[start Supplied information]
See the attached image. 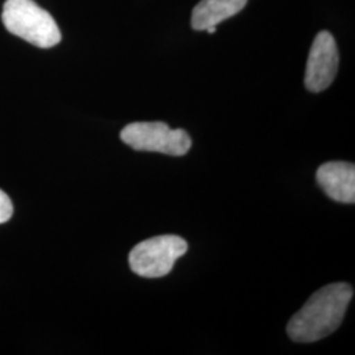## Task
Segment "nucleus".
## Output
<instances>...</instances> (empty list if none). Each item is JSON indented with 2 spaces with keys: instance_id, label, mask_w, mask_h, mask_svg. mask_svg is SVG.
<instances>
[{
  "instance_id": "8",
  "label": "nucleus",
  "mask_w": 355,
  "mask_h": 355,
  "mask_svg": "<svg viewBox=\"0 0 355 355\" xmlns=\"http://www.w3.org/2000/svg\"><path fill=\"white\" fill-rule=\"evenodd\" d=\"M12 202L4 191L0 190V224L7 223L12 217Z\"/></svg>"
},
{
  "instance_id": "1",
  "label": "nucleus",
  "mask_w": 355,
  "mask_h": 355,
  "mask_svg": "<svg viewBox=\"0 0 355 355\" xmlns=\"http://www.w3.org/2000/svg\"><path fill=\"white\" fill-rule=\"evenodd\" d=\"M353 297V287L334 283L315 292L291 318L287 333L292 341L311 343L328 337L343 322Z\"/></svg>"
},
{
  "instance_id": "6",
  "label": "nucleus",
  "mask_w": 355,
  "mask_h": 355,
  "mask_svg": "<svg viewBox=\"0 0 355 355\" xmlns=\"http://www.w3.org/2000/svg\"><path fill=\"white\" fill-rule=\"evenodd\" d=\"M318 186L334 202H355V167L349 162H327L316 173Z\"/></svg>"
},
{
  "instance_id": "4",
  "label": "nucleus",
  "mask_w": 355,
  "mask_h": 355,
  "mask_svg": "<svg viewBox=\"0 0 355 355\" xmlns=\"http://www.w3.org/2000/svg\"><path fill=\"white\" fill-rule=\"evenodd\" d=\"M120 137L128 146L139 152H155L180 157L187 154L192 141L183 129H171L165 123H132L124 128Z\"/></svg>"
},
{
  "instance_id": "7",
  "label": "nucleus",
  "mask_w": 355,
  "mask_h": 355,
  "mask_svg": "<svg viewBox=\"0 0 355 355\" xmlns=\"http://www.w3.org/2000/svg\"><path fill=\"white\" fill-rule=\"evenodd\" d=\"M246 4L248 0H200L192 11L191 26L199 32L207 31L241 12Z\"/></svg>"
},
{
  "instance_id": "9",
  "label": "nucleus",
  "mask_w": 355,
  "mask_h": 355,
  "mask_svg": "<svg viewBox=\"0 0 355 355\" xmlns=\"http://www.w3.org/2000/svg\"><path fill=\"white\" fill-rule=\"evenodd\" d=\"M205 32H208L209 35H212V33H215L216 32V26H211V28H208Z\"/></svg>"
},
{
  "instance_id": "5",
  "label": "nucleus",
  "mask_w": 355,
  "mask_h": 355,
  "mask_svg": "<svg viewBox=\"0 0 355 355\" xmlns=\"http://www.w3.org/2000/svg\"><path fill=\"white\" fill-rule=\"evenodd\" d=\"M340 53L336 40L328 31L318 32L311 46L306 70L305 87L311 92H321L333 83L338 71Z\"/></svg>"
},
{
  "instance_id": "3",
  "label": "nucleus",
  "mask_w": 355,
  "mask_h": 355,
  "mask_svg": "<svg viewBox=\"0 0 355 355\" xmlns=\"http://www.w3.org/2000/svg\"><path fill=\"white\" fill-rule=\"evenodd\" d=\"M187 250V242L179 236H157L137 243L132 249L129 266L142 278H162L171 272L177 259Z\"/></svg>"
},
{
  "instance_id": "2",
  "label": "nucleus",
  "mask_w": 355,
  "mask_h": 355,
  "mask_svg": "<svg viewBox=\"0 0 355 355\" xmlns=\"http://www.w3.org/2000/svg\"><path fill=\"white\" fill-rule=\"evenodd\" d=\"M1 20L10 33L42 49L58 45L62 38L51 13L33 0H7Z\"/></svg>"
}]
</instances>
[end Supplied information]
- **Written task**
How many lines of the material above contain the string "instances"? Matching is case-sensitive, and the reply should be the number alone.

- **Solution to the problem**
3